Atualizado: 30 de abr. de 2021


O saldo total das operações de crédito deve seguir em expansão em março, com crescimento mensal de 1,1%. Na visão anual, após acelerar por nove meses consecutivos, o ritmo deve desacelerar, de 16,1% para 14,2%, embora ainda em patamar bastante elevado, segundo revela a Pesquisa Especial de Crédito da Federação Brasileira de Bancos (Febraban).


“O resultado de março pode ser considerado uma surpresa positiva, sugerindo que a piora da pandemia e a retomada das medidas restritivas na maioria dos Estados, até agora, afetou menos a atividade econômica do que o esperado”, afirma o diretor de Economia, Regulação Prudencial e Riscos da Febraban, Rubens Sardenberg.

De acordo com ele, a desaceleração do crescimento da carteira total de crédito na comparação anual já era esperada e ocorre devido à forte expansão do crédito em março de 2020, mês em que as primeiras medidas de distanciamento social foram decretadas devido à pandemia da Covid-19, fazendo com que diversas grandes empresas recorressem aos empréstimos bancários para fortalecer seus caixas e enfrentar possíveis problemas de liquidez.
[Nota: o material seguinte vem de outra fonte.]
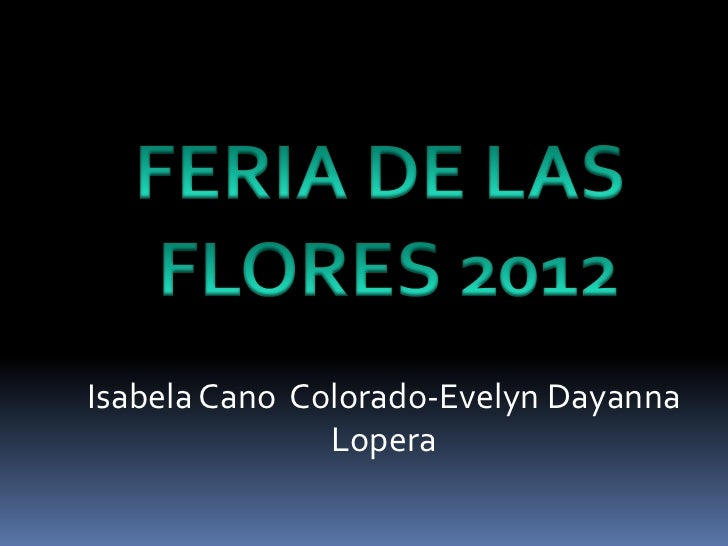 Isabela Cano Colorado-Evelyn Dayanna               Lopera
A pesquisa aponta que a carteira Pessoa Jurídica deve apresentar alta de 1,2% em março ante fevereiro. Desta maneira, o ritmo de expansão anual deve desacelerar de 22,9% para 16,8%.


A perda de ritmo deverá vir principalmente da carteira livre, que deve recuar de uma expansão de 22,5% para 13,5%, ainda que registrando um bom crescimento no mês (+1,8%). A carteira pessoa jurídica com recursos direcionados, por sua vez, deve ficar praticamente estável em março (+0,1%).
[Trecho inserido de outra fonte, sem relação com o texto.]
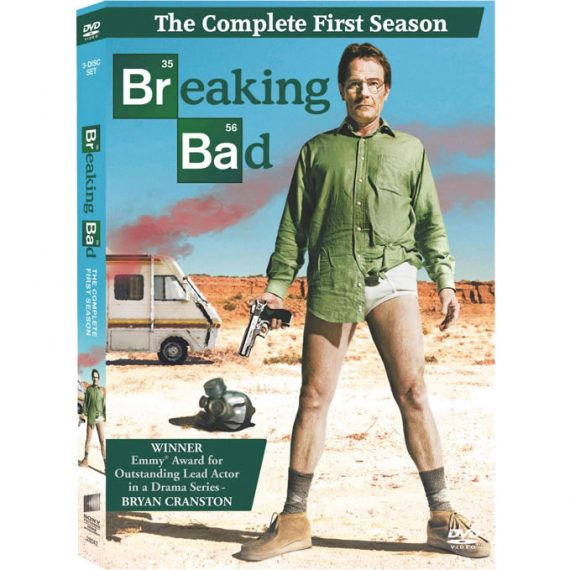 Breaking Bad - The Complete Season 1 DVD (for NZ Buyers)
A carteira pessoa física deve apresentar alta de 1,1% em março ante fevereiro. A surpresa positiva deve vir da carteira livre, que deverá avançar 1,0% no mês, puxada pelas linhas de crédito pessoal. A pesquisa mostra que a carteira pessoa física com recursos direcionados deverá ter alta mensal de 1,2%, liderada pelo crédito imobiliário, que segue beneficiado pelas baixas taxas de juros.